Friday, July 6, 2012
Simon Pulse, 2012
Source: Received an e-galley via Simon & Schuster's Galley Grab Program (RIP).
I didn't know much about this book before starting it other than being familiar with Denise Jaden's work from her debut Losing Faith, which I read as part of The Contemps Challenge. My favorite part of that book was anticipating the relationship between sisters and I was pleased to see that sisters were also in this book. I wondered what the relationship would be like here.
And wow did we get a doozy of a relationship in this book, told from the perspective of Loann who is constantly unable to measure up to her beautiful popular sister Claire, making the title poignantly fitting even from the beginning. However as the book progresses we see more of Claire's perspective as well as a friend of Loann's, both of whom also live up to that title in absolutely heartbreaking ways.

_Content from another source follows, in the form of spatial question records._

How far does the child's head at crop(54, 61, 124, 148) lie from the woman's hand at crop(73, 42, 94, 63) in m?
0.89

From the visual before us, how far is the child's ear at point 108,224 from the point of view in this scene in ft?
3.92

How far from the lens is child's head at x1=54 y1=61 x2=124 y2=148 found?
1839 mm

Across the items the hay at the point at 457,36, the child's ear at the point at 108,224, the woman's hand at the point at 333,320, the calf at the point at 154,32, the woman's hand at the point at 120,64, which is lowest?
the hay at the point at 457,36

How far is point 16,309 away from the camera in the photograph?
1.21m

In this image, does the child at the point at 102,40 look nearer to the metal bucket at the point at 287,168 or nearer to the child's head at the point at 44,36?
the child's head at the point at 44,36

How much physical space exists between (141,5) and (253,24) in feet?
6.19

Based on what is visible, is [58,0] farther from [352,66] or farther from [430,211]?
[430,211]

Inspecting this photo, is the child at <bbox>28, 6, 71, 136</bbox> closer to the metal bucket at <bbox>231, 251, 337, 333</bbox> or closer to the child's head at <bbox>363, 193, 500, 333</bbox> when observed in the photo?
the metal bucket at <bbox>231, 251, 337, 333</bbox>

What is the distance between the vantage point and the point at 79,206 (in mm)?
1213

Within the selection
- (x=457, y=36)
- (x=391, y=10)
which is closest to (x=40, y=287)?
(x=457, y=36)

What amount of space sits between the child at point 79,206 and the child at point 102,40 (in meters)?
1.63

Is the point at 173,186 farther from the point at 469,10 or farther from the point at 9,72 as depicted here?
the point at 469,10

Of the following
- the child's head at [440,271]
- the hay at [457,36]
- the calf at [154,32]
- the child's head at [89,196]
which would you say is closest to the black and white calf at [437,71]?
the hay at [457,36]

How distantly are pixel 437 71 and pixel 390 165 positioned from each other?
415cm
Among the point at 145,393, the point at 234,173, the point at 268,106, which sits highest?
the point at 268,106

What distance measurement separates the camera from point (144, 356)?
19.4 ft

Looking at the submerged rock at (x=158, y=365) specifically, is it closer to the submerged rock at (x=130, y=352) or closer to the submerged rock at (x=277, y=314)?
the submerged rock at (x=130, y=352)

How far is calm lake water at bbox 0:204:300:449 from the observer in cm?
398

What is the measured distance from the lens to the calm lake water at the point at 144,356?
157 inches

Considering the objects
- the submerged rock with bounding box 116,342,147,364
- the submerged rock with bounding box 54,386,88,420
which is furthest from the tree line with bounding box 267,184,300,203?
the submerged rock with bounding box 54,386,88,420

But before we get to that good stuff, there was the choppy beginning. I felt very much in a daze and prepared for one kind of story based on the beginning. That story had more about friendship with one of Loann's friends stabbing her in the back and acting bizarrely cruel-the worst aspects of high school. Happily that passed and Loann begins to develop a friendship with loner Marcus, who I just adored. As mentioned, his backstory and the ways he feels he is not enough are sad and we are teased with those details before they all spill out while also showing the many good things he tries to do. I really loved Marcus-he was a stupendous book boy!
The other element of note in my opinion is that of the relationship between sisters, always complicated, rarely easy (at least in my experience). Claire is the golden girl who has the world at her feet until she delays going to college and seems to throw herself into ballet, into work, into anything but confronting her dwindling frame. Meanwhile Loann, while never popular, has her strong friendship with Marcus and is the first to notice that something is not right with Claire, attempting to bring it to their parents' attention with lackluster results. The way Claire's eating disorder ends up consuming the family adds to the sadness. However I never felt overwhelmingly sad while reading this (which has happened to me while reading some books); I guess because I still felt some hope for the future and there were elements of humor along the way.
Overall: I was very thrown by the beginning but soon settled into the meat of the story, wiling away a pleasant afternoon with this book.
Cover: The girl looks pretty wistful as she contemplates the ways she can't measure up.